La sintesi del messaggio di
Mona Hatoum (Beirut, 1952; vive a Londra e Berlino) -figlia di genitori palestinesi evacuati da Haifa nel 1948 e, a sua volta, costretta all’esilio a Londra nel 1975, quando in Libano scoppiava la guerra civile- è
Keffieh (1993-99), un’opera in cui il tradizionale copricapo palestinese, bianco e nero, è tessuto con le ciocche di capelli umani.
L’identità negata, il nomadismo, la minaccia della guerra, un senso di precarietà esistenziale sono alla base dei lavori dell’artista anglo-palestinese, presentati a Ferrara in occasione della XIII Biennale Donna. Appuntamento di straordinaria qualità, organizzato dall’Unione Donne in Italia di Ferrara in collaborazione con la locale Galleria d’Arte Moderna e Contemporanea, che annovera tra le presenze delle passate edizioni artiste della portata di
Carol Rama e
Patti Smith.
Il percorso di
Undercurrents, che ha inizio con l’opera
Doormat II -uno zerbino su cui appare la scritta
welcome, un benvenuto che si rivela tutt’altro che innocuo, visto l’impiego di centinaia di spilli d’acciaio-, si snoda nei due piani del Padiglione di Arte Contemporanea di Palazzo Massari.

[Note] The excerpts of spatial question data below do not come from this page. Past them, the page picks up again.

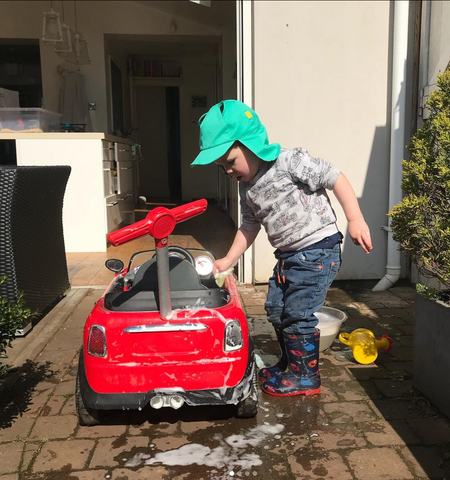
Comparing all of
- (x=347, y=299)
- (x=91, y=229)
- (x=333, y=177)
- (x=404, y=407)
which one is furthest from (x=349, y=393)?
(x=91, y=229)

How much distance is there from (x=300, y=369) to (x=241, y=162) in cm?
102

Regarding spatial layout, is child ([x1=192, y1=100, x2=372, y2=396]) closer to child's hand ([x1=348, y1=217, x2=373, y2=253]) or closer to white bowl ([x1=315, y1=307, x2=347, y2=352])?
child's hand ([x1=348, y1=217, x2=373, y2=253])

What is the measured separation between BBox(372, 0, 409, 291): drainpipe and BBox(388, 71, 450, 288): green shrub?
186cm

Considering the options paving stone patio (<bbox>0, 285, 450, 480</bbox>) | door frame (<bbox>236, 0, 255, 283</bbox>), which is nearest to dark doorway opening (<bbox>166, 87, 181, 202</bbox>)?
door frame (<bbox>236, 0, 255, 283</bbox>)

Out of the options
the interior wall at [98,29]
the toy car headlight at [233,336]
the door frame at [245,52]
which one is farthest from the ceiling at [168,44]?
the toy car headlight at [233,336]

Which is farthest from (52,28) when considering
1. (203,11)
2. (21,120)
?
(203,11)

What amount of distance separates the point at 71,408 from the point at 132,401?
504mm

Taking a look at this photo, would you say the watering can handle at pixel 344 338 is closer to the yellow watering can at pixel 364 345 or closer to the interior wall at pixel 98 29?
the yellow watering can at pixel 364 345

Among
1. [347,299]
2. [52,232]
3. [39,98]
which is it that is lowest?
[347,299]

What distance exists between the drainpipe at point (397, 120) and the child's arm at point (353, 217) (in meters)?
2.01

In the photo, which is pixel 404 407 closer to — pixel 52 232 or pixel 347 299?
pixel 347 299

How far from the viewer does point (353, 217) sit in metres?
2.25

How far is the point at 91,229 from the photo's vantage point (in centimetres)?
585

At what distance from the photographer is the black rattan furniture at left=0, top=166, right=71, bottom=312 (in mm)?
2942
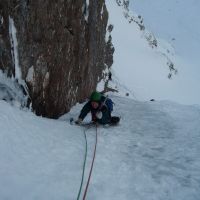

Luogo accogliente malgrado le trappole seminate da Hatoum un po’ ovunque: un grande paravento a forma di grattugia (
Grater Divide), la lanterna magica che proietta sul muro soldati con il fucile puntato (
Misbah), raffinati soprammobili in vetro colorato che rivelano la loro natura di granate (
Nature morte aux grenades). In tutto, circa cinquanta opere fra installazioni, video e fotografie, realizzate nel corso della sua carriera ventennale.
L’intento non è quello di scioccare lo spettatore, quanto piuttosto di creare un corto circuito nella sua mente, affinché sia portato a riflettere sulla molteplice realtà delle cose. Nulla è scontato. La casa, in particolare, per l’artista assume una valenza di zona limite, luogo potenzialmente minaccioso, né più né meno di ciò che avviene al di fuori delle sue mura. Ecco allora che scolapasta e mestoli, grattugie e culle per neonati assumono le sembianze di strumenti di tortura.
La stessa tavola apparecchiata diventa qualcosa di indigesto. In
Deep Throath (1996), infatti, basta affacciarsi sul piatto bianco -sulla tovaglia accanto al bicchiere, alle posate e al tovagliolo- per scoprire l’immagine in movimento realizzata seguendo con una sonda endoscopica il viaggio del cibo nell’interiorità fisica dell’autrice, dalla bocca all’ano e viceversa. Sì, c’è ironia nel suo lavoro, questo Hatoum lo conferma sorridendo in occasione dell’inaugurazione della mostra. Una ironia rafforza il contenuto.